The so-called "desktop metaphor" of today's workstations is instead an "airplane-seat" metaphor. Anyone who has shuffled a lap full of papers while seated between two portly passengers will recognize the difference -- one can see only a very few things at once.
The complexity of software is an essential property, not an accidental one. Hence, descriptions of a software entity that abstract away its complexity often abstract away its essence.
In the pitiful, multipage, connection-boxed form to which the flowchart has today been elaborated, it has proved to be useless as a design tool -- programmers draw flowcharts after, not before, writing the programs they describe.
Einstein argued that there must be simplified explanations of nature, because God is not capricious or arbitrary. No such faith comforts the software engineer.

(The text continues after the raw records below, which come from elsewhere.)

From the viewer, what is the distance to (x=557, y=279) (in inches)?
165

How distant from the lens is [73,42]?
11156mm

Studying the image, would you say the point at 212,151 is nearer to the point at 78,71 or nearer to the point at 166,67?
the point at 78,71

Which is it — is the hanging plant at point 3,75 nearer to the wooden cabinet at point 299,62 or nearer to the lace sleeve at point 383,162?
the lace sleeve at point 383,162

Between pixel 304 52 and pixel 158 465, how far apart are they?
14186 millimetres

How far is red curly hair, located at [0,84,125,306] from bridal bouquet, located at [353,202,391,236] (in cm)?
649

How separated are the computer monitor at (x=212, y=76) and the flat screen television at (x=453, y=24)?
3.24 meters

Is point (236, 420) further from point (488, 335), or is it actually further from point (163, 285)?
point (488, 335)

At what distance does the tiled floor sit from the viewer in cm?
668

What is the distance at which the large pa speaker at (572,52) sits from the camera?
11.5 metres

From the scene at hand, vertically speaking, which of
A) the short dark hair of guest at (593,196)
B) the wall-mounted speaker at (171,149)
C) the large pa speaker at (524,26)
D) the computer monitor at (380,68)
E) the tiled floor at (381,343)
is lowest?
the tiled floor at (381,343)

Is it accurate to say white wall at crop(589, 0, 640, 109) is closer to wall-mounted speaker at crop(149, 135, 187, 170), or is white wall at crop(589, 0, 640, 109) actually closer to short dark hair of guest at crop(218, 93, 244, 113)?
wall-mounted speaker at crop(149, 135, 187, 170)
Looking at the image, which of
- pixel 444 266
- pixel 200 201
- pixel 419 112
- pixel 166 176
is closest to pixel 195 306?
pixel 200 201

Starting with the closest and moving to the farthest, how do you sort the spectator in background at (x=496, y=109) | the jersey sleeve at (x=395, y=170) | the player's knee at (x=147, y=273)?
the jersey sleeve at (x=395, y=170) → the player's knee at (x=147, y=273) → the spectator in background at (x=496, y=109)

Digital computers are themselves more complex than most things people build: They have very large numbers of states. This makes conceiving, describing, and testing them hard. Software systems have orders-of-magnitude more states than computers do.
A little retrospection shows that although many fine, useful software systems have been designed by committees and built as part of multipart projects, those software systems that have excited passionate fans are those that are the products of one or a few designing minds, great designers. Consider Unix, APL, Pascal, Modula, the Smalltalk interface, even Fortran; and contrast them with Cobol, PL/I, Algol, MVS/370, and MS-DOS.